Task list:
1) In the notebook excerpt, where was the legal action against Google filed?
2) Quote the notebook excerpt word for word from "It refers to" up to and including "legal action alleges.".

=== Supplied passage ===

Spark NLP version:  3.4.1
Apache Spark version:  3.1.2


## Define a News Article

In [4]:
article = [ # two strings - headline & article body
"""Google sued in US over 'deceptive' location tracking""", # headline
"""Google is being sued in the US over accusations it deceived people about how to control location tracking.

The legal action refers to a widely reported 2018 revelation turning off one location-tracking setting in its apps was insufficient to fully disable the feature.

It accuses Google of using so-called dark patterns, marketing techniques that deliberately confuse.

Google said the claims were inaccurate and outdated.

'Unfair practices'
The legal action was filed in the District of Columbia. Similar ones were also filed in Texas, Indiana and Washington state.

It refers to an Associated Press revelation turning off Location History when using Google Maps or Search was insufficient - as a separate setting, Web and App Activity, continued to log location and other personal data.

The study, with researchers at Princeton University, found up to two billion Android and Apple devices could be affected.

"Google has relied on, and continues to rely on, deceptive and unfair practices that make it difficult for users to decline location tracking or to evaluate the data collection and processing to which they are purportedly consenting," the legal action alleges.

=== Records supplied ===

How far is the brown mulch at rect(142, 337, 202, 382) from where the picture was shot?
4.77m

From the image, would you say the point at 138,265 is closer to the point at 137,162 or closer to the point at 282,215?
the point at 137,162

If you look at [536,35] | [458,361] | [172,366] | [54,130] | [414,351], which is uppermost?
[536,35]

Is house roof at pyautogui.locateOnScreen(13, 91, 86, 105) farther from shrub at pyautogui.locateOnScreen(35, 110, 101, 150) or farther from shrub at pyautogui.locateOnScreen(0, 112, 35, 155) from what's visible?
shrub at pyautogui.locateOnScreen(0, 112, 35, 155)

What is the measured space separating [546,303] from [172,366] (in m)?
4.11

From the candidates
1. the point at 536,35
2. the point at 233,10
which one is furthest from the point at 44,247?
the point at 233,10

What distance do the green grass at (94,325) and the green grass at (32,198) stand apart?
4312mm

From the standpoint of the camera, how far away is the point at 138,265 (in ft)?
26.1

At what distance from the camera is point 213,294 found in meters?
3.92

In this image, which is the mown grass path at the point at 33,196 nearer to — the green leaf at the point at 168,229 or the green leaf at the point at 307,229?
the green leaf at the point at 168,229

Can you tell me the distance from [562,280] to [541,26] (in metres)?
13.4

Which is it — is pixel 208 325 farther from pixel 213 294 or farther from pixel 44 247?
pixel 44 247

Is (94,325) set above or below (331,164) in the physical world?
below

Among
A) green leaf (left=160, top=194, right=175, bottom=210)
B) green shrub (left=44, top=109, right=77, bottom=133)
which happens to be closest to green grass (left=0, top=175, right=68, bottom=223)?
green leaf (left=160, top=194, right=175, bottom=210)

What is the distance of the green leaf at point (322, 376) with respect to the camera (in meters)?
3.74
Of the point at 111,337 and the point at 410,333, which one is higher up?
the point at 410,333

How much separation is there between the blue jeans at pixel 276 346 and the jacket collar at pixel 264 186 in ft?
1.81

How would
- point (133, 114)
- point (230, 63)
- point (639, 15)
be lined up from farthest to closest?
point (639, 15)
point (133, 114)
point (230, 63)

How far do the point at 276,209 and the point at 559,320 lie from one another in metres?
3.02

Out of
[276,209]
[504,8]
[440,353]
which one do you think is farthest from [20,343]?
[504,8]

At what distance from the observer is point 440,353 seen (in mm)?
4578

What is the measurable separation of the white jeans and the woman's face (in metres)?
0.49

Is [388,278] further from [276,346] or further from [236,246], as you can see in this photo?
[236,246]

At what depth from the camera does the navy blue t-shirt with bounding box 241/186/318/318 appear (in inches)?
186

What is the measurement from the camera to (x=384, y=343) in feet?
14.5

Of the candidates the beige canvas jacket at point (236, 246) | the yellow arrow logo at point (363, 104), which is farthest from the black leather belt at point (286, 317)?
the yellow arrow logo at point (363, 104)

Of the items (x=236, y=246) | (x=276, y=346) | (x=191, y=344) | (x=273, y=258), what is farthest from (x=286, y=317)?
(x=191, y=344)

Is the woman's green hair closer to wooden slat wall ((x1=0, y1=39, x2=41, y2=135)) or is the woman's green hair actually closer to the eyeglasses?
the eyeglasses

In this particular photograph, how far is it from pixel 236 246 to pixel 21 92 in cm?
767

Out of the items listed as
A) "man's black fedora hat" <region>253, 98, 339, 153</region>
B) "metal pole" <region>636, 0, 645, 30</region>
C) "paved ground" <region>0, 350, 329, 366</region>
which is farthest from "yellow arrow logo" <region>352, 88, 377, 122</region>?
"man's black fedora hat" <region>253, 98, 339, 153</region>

===

Answers to the exercise:
1) In the District of Columbia.

2)
It refers to an Associated Press revelation turning off Location History when using Google Maps or Search was insufficient - as a separate setting, Web and App Activity, continued to log location and other personal data.

The study, with researchers at Princeton University, found up to two billion Android and Apple devices could be affected.

"Google has relied on, and continues to rely on, deceptive and unfair practices that make it difficult for users to decline location tracking or to evaluate the data collection and processing to which they are purportedly consenting," the legal action alleges.